Begegnung mit dem ehemaligen Co-Präsidenten der Unia
Von der Basis an die Spitze der Gewerkschaft
Ende Juni hat Renzo Ambrosetti das Co-Präsidium der Unia abgegeben. Im Interview blickt er zurück auf seine Tätigkeit in der Unia und deren Entstehung. Und er analysiert den heutigen Arbeitsmarkt.
kontakt.sev: Es ist bekannt, dass Renzo Ambrosetti seit Ende Juni nicht mehr Co-Präsident der Unia ist. Nicht alle wissen aber, dass deine Familie mit der Bahn ziemlich eng verbunden ist.
Renzo Ambrosetti: In der Tat bin ich in vier Generationen der Einzige, der einen anderen Weg eingeschlagen hat. Mein Grossvater und mein Vater haben bei der SBB gearbeitet, und jetzt auch mein Sohn. Mein Vater erhielt vom SEV ein Stellenangebot, das er aber schliesslich ablehnte.

* _Datensatz_:
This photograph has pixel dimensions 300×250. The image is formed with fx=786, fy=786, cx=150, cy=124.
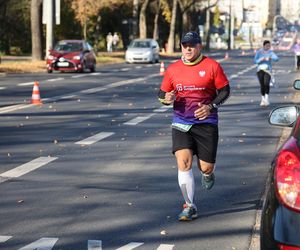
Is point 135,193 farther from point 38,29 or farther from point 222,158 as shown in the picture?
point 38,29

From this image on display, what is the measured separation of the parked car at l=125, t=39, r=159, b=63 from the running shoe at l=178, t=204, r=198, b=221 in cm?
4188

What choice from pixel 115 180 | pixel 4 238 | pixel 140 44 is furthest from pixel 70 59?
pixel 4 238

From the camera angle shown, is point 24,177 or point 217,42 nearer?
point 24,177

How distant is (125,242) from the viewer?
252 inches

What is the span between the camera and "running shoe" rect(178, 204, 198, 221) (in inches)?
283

---

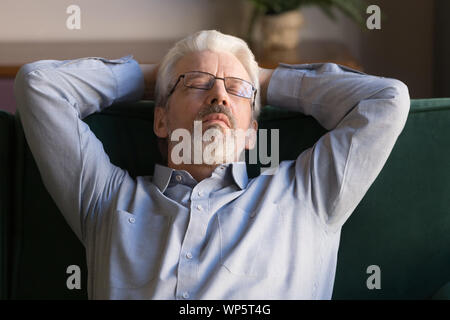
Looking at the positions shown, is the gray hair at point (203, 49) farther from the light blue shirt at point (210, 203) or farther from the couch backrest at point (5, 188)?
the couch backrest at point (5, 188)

* _Ziel_:
Welche Familienmitglieder von Renzo Ambrosetti haben laut dem Interview über seine Zeit bei der Unia bei der SBB gearbeitet?

* _Ergebnis_:
Grossvater, Vater und Sohn